**What is being asked**
Copy the whole listing below exactly, with nothing left out.

**Dataset extract**
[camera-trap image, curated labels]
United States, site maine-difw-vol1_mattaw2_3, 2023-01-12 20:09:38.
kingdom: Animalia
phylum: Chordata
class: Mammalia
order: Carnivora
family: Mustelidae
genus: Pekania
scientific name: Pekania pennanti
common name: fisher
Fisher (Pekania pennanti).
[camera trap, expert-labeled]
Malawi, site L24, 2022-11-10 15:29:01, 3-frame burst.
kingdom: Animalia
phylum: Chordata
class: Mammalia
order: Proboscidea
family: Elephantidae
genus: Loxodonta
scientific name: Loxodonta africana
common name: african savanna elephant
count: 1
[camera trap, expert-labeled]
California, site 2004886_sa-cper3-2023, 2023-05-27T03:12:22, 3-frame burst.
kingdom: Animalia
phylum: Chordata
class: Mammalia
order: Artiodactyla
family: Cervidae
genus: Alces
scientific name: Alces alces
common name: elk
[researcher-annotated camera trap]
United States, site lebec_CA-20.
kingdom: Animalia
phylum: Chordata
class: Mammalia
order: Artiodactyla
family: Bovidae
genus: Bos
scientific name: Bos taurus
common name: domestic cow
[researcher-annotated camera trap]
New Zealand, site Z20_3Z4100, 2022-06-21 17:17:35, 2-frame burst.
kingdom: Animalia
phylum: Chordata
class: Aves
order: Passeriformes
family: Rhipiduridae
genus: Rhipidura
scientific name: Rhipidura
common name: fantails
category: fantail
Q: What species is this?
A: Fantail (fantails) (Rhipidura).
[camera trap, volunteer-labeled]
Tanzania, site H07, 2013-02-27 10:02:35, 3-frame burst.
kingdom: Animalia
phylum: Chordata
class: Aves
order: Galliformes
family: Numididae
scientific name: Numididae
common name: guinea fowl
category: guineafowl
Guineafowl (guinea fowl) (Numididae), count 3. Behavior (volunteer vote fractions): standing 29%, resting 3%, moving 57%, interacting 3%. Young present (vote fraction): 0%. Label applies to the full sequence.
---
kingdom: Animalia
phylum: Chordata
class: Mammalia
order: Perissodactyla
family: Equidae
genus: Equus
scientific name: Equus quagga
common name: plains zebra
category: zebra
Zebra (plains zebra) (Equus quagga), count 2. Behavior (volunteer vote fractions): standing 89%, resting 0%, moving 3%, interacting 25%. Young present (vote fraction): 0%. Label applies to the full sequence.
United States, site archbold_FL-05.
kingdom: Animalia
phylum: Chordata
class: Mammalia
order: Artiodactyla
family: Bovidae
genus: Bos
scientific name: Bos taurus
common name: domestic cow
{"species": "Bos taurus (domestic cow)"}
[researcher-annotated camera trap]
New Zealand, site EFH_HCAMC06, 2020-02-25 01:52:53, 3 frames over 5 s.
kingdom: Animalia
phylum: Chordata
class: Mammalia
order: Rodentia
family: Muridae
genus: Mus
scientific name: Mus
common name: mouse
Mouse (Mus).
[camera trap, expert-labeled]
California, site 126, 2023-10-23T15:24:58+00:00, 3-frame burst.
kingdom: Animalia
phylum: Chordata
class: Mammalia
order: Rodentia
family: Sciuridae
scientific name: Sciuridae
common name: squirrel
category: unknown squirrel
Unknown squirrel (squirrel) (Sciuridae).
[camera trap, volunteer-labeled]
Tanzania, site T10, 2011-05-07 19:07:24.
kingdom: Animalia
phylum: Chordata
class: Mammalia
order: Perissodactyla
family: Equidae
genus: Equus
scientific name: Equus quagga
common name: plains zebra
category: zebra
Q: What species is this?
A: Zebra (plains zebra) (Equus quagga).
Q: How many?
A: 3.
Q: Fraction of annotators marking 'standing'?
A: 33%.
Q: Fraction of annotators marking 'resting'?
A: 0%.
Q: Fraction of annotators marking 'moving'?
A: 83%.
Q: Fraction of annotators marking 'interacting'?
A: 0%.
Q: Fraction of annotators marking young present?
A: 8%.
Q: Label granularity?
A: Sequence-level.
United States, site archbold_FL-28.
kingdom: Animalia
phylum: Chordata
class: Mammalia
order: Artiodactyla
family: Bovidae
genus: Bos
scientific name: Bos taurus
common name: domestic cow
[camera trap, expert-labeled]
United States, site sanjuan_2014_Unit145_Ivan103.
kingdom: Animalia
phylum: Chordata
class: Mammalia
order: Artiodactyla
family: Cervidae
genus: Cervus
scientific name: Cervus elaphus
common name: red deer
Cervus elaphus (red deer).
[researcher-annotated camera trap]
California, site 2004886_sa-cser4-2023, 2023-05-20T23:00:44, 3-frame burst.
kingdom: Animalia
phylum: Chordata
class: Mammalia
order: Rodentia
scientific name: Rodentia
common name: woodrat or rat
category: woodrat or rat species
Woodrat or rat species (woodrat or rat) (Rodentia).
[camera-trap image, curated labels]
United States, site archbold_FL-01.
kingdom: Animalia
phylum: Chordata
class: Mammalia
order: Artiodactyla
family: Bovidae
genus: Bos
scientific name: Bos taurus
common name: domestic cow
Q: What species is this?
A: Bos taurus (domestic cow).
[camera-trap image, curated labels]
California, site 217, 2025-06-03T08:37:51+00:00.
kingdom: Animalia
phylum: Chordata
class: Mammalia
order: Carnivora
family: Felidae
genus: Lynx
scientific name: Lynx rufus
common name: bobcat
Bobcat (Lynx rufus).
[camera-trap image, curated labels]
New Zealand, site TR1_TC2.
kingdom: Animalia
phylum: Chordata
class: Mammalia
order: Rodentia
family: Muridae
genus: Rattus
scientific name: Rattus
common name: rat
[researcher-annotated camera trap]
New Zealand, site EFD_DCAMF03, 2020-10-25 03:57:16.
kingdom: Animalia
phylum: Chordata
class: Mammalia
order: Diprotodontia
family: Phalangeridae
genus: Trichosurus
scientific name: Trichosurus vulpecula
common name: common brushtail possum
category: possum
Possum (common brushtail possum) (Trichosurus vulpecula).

**Solution to the problem**
[camera-trap image, curated labels]
United States, site maine-difw-vol1_mattaw2_3, 2023-01-12 20:09:38.
kingdom: Animalia
phylum: Chordata
class: Mammalia
order: Carnivora
family: Mustelidae
genus: Pekania
scientific name: Pekania pennanti
common name: fisher
Fisher (Pekania pennanti).
[camera trap, expert-labeled]
Malawi, site L24, 2022-11-10 15:29:01, 3-frame burst.
kingdom: Animalia
phylum: Chordata
class: Mammalia
order: Proboscidea
family: Elephantidae
genus: Loxodonta
scientific name: Loxodonta africana
common name: african savanna elephant
count: 1
[camera trap, expert-labeled]
California, site 2004886_sa-cper3-2023, 2023-05-27T03:12:22, 3-frame burst.
kingdom: Animalia
phylum: Chordata
class: Mammalia
order: Artiodactyla
family: Cervidae
genus: Alces
scientific name: Alces alces
common name: elk
[researcher-annotated camera trap]
United States, site lebec_CA-20.
kingdom: Animalia
phylum: Chordata
class: Mammalia
order: Artiodactyla
family: Bovidae
genus: Bos
scientific name: Bos taurus
common name: domestic cow
[researcher-annotated camera trap]
New Zealand, site Z20_3Z4100, 2022-06-21 17:17:35, 2-frame burst.
kingdom: Animalia
phylum: Chordata
class: Aves
order: Passeriformes
family: Rhipiduridae
genus: Rhipidura
scientific name: Rhipidura
common name: fantails
category: fantail
Q: What species is this?
A: Fantail (fantails) (Rhipidura).
[camera trap, volunteer-labeled]
Tanzania, site H07, 2013-02-27 10:02:35, 3-frame burst.
kingdom: Animalia
phylum: Chordata
class: Aves
order: Galliformes
family: Numididae
scientific name: Numididae
common name: guinea fowl
category: guineafowl
Guineafowl (guinea fowl) (Numididae), count 3. Behavior (volunteer vote fractions): standing 29%, resting 3%, moving 57%, interacting 3%. Young present (vote fraction): 0%. Label applies to the full sequence.
---
kingdom: Animalia
phylum: Chordata
class: Mammalia
order: Perissodactyla
family: Equidae
genus: Equus
scientific name: Equus quagga
common name: plains zebra
category: zebra
Zebra (plains zebra) (Equus quagga), count 2. Behavior (volunteer vote fractions): standing 89%, resting 0%, moving 3%, interacting 25%. Young present (vote fraction): 0%. Label applies to the full sequence.
United States, site archbold_FL-05.
kingdom: Animalia
phylum: Chordata
class: Mammalia
order: Artiodactyla
family: Bovidae
genus: Bos
scientific name: Bos taurus
common name: domestic cow
{"species": "Bos taurus (domestic cow)"}
[researcher-annotated camera trap]
New Zealand, site EFH_HCAMC06, 2020-02-25 01:52:53, 3 frames over 5 s.
kingdom: Animalia
phylum: Chordata
class: Mammalia
order: Rodentia
family: Muridae
genus: Mus
scientific name: Mus
common name: mouse
Mouse (Mus).
[camera trap, expert-labeled]
California, site 126, 2023-10-23T15:24:58+00:00, 3-frame burst.
kingdom: Animalia
phylum: Chordata
class: Mammalia
order: Rodentia
family: Sciuridae
scientific name: Sciuridae
common name: squirrel
category: unknown squirrel
Unknown squirrel (squirrel) (Sciuridae).
[camera trap, volunteer-labeled]
Tanzania, site T10, 2011-05-07 19:07:24.
kingdom: Animalia
phylum: Chordata
class: Mammalia
order: Perissodactyla
family: Equidae
genus: Equus
scientific name: Equus quagga
common name: plains zebra
category: zebra
Q: What species is this?
A: Zebra (plains zebra) (Equus quagga).
Q: How many?
A: 3.
Q: Fraction of annotators marking 'standing'?
A: 33%.
Q: Fraction of annotators marking 'resting'?
A: 0%.
Q: Fraction of annotators marking 'moving'?
A: 83%.
Q: Fraction of annotators marking 'interacting'?
A: 0%.
Q: Fraction of annotators marking young present?
A: 8%.
Q: Label granularity?
A: Sequence-level.
United States, site archbold_FL-28.
kingdom: Animalia
phylum: Chordata
class: Mammalia
order: Artiodactyla
family: Bovidae
genus: Bos
scientific name: Bos taurus
common name: domestic cow
[camera trap, expert-labeled]
United States, site sanjuan_2014_Unit145_Ivan103.
kingdom: Animalia
phylum: Chordata
class: Mammalia
order: Artiodactyla
family: Cervidae
genus: Cervus
scientific name: Cervus elaphus
common name: red deer
Cervus elaphus (red deer).
[researcher-annotated camera trap]
California, site 2004886_sa-cser4-2023, 2023-05-20T23:00:44, 3-frame burst.
kingdom: Animalia
phylum: Chordata
class: Mammalia
order: Rodentia
scientific name: Rodentia
common name: woodrat or rat
category: woodrat or rat species
Woodrat or rat species (woodrat or rat) (Rodentia).
[camera-trap image, curated labels]
United States, site archbold_FL-01.
kingdom: Animalia
phylum: Chordata
class: Mammalia
order: Artiodactyla
family: Bovidae
genus: Bos
scientific name: Bos taurus
common name: domestic cow
Q: What species is this?
A: Bos taurus (domestic cow).
[camera-trap image, curated labels]
California, site 217, 2025-06-03T08:37:51+00:00.
kingdom: Animalia
phylum: Chordata
class: Mammalia
order: Carnivora
family: Felidae
genus: Lynx
scientific name: Lynx rufus
common name: bobcat
Bobcat (Lynx rufus).
[camera-trap image, curated labels]
New Zealand, site TR1_TC2.
kingdom: Animalia
phylum: Chordata
class: Mammalia
order: Rodentia
family: Muridae
genus: Rattus
scientific name: Rattus
common name: rat
[researcher-annotated camera trap]
New Zealand, site EFD_DCAMF03, 2020-10-25 03:57:16.
kingdom: Animalia
phylum: Chordata
class: Mammalia
order: Diprotodontia
family: Phalangeridae
genus: Trichosurus
scientific name: Trichosurus vulpecula
common name: common brushtail possum
category: possum
Possum (common brushtail possum) (Trichosurus vulpecula).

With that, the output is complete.